Inconsistency is the perfect word for Williams’ tape. He has shown the ability to do everything you want a receiver to do, but struggles to do it on a rep-to-rep basis.
Williams plays faster than his 40 time on tape. He is a long strider with smooth, build-up deep speed, but his burst leaves something to be desired. Although his agility drills were below average (along with everything else), he displays adequate change-of-direction skills and fluidity on tape.
He is raw as a route runner and has the tendency to struggle working through press (and contact in general). Whereas some deep threats excel at tracking the ball downfield and stacking defensive backs, Williams struggles in this area from time to time, but has reps where he pieces a number of these positive traits together. The tools are there for him to develop into a plus route runner – he just doesn’t do it often enough.
Williams does have natural hands, which is why it is frustrating that he body catches as often as he does. For a player with the catch radius he has, he should be willing to attack the ball outside his frame more often. His preference to body catch the football leads to a number of concentration drops, but having said that, he shows the ability to excel in contested catch situations if he can display more aggression.
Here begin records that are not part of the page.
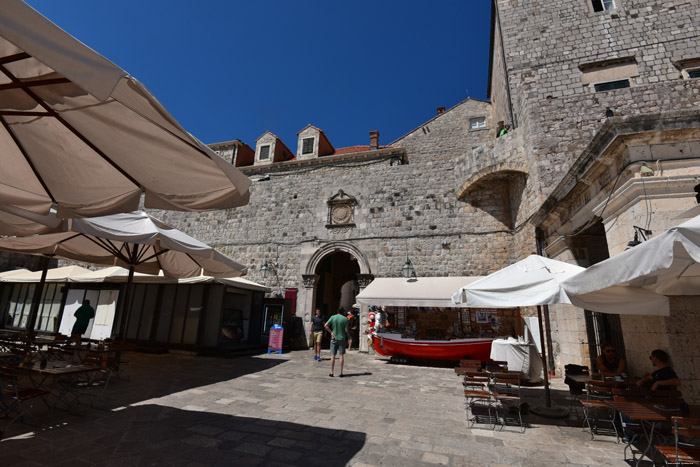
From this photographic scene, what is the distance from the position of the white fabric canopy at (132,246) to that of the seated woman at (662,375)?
620 centimetres

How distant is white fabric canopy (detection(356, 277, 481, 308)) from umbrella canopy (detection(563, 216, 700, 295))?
5.29 m

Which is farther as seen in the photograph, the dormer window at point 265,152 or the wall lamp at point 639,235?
the dormer window at point 265,152

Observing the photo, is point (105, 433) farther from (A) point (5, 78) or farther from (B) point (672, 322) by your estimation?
(B) point (672, 322)

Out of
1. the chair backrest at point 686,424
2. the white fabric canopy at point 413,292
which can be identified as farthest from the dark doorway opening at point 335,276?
the chair backrest at point 686,424

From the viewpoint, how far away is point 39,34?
142cm

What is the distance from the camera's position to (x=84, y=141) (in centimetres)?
258

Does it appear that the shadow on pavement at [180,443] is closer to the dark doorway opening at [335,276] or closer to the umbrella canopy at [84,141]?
the umbrella canopy at [84,141]

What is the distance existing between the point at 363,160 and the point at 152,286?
1005cm

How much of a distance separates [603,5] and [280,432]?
15.8 metres

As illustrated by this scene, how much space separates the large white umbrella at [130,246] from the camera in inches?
186

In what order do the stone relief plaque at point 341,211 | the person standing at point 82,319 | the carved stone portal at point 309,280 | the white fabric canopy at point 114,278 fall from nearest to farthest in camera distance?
1. the person standing at point 82,319
2. the white fabric canopy at point 114,278
3. the carved stone portal at point 309,280
4. the stone relief plaque at point 341,211

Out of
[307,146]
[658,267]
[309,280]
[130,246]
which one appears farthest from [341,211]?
[658,267]

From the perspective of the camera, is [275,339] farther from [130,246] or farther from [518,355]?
[518,355]

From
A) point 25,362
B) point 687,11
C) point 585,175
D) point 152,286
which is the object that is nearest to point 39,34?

For all the inconsistency in his game, it is worth reiterating that he essentially only played one season of college football. Some team will gamble on the potential he possesses.
Williams was not invited to the Combine because of his 2017 arrest stemming from a dispute with his ex-girlfriend. As a result, we don’t have official testing numbers for him and he does not have a MockDraftable page.
Fortunately for us, he went through drills at his pro day that we can use to evaluate his athletic profile. Unfortunately for us, these results were horrific.
Williams has been touted as a size-speed freak throughout the pre-draft process. Measuring in at 6’4” and 210 pounds, the size is certainly there. Here are his pro day results, courtesy of Rotoworld.
40: 4.57 and 4.64 seconds
Vertical: 31.5 inches (ninth percentile)
Broad Jump: 116 inches (22nd percentile)
Shuttle: 4.35 seconds (17th percentile)
3-Cone: 7.11 seconds (20th percentile)
None of these results are good. Standard practice for pro day 40 times is to adjust up approximately .06 seconds. If we use his better pro day time of 4.57 and then adjust it, a 4.63 result is in the 13th percentile. It is entirely fair to say that Williams bombed his chance to move up draft boards.
Williams was the 41st player off the board across the ten DLF April Rookie ADP mocks, ranging from the 30th selection to undrafted in three drafts. This makes him the 17th wide receiver off the board in rookie drafts, on average. DLF’s rookie rankings value Williams similarly, ranking him as the rookie WR16 and the fortieth best player in the 2019 class.
Startup ADP places Williams as the 226th overall player. He was only drafted in four of six startup mocks, and is typically available in the late rounds.
Preston Williams is a player I was much, much higher on before the pre-draft process began. I entered this off-season expecting to leave every rookie draft with Williams on my team, and considered him a top-five receiver in this class on talent alone. However, his tape leaves much to be desired in terms of consistency, and that is a hard thing to overlook.
It is also hard to be considered a size-speed weapon when the speed is lacking.
Williams is a very risky selection in both rookie and startup drafts. While I consider him a talented player, his off-field concerns, small sample size of production, and poor testing results will likely render him a late-round NFL draft pick at best. Because of this, I do not view him as much more than a boom-or-bust flier at the end of rookie drafts.